The sanctions imposed by the act can be severe. In 1985, incensed by revelations of fraud in Defense Department contracting, Congress upped both the fines and the damages. The top penalty of $5,000 became the minimum, and the ceiling rose to $10,000 for each false claim. In addition, Congress increased the damages from twice to three times the amount of the loss sustained by the government.

The combination of multiple penalties with treble damages can add up to staggering liability. A major hospital company is proposing to settle a number of such suits for $750 million. The risk of damages is so great that some analysts cite it in their low stock valuation of defense contractors.

A controversial provision of the act deputizes people as whistleblowers to bring suit on behalf of the government and claim a portion of the damages and penalties as a reward. This type of suit is called qui tam, a Latin phrase describing the relationship between the private plaintiff, or relator, and the government.

Thing of the past

If the punishment meted out by a qui tam suit seems medieval, thats because the origins of this type of lawsuit are medieval, dating back to 14th-century England.

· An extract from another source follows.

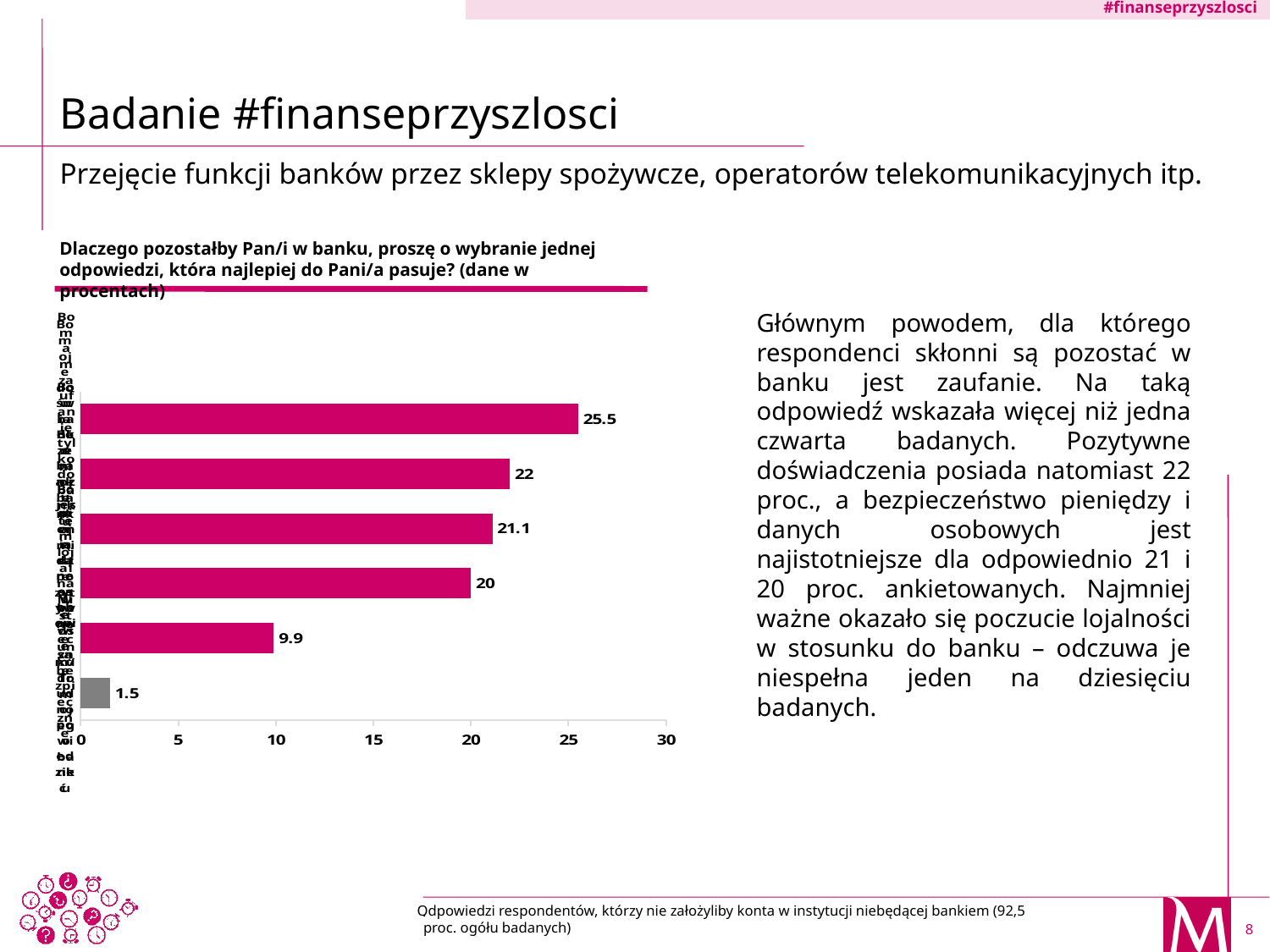
What is the highest value shown in the chart? 25.5 What is the lowest value shown in the chart? 1.5 Which is larger: the third bar from the top (21.1) or the fourth bar from the top (20)? 21.1 What is the value of the topmost bar in the chart? 25.5 What is the difference between the top bar (25.5) and the second bar (22)? 3.5 Is the value of the fifth bar from the top greater or less than 10? less What is the value of the second bar from the top? 22 What colour is the bottom bar in the chart, which differs from the other bars? grey How many bars does the chart contain? 6 What is the value of the fifth bar from the top? 9.9 What is the value of the bottom bar in the chart? 1.5 What kind of chart is shown on the slide? bar chart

A successful qui tam plaintiff stands to make lots of money. His or her share of the proceeds of the action ranges up to 25 percent if the government intervenes in the case, which it has the right to do. If the government declines to intervene, the relators share grows to 30 percent. Either way, the winning plaintiff also gets reasonable expenses, including attorneys fees and costs. Hence, a cottage industry has sprung up of plaintiffs lawyers willing to take such cases on a contingent fee basis.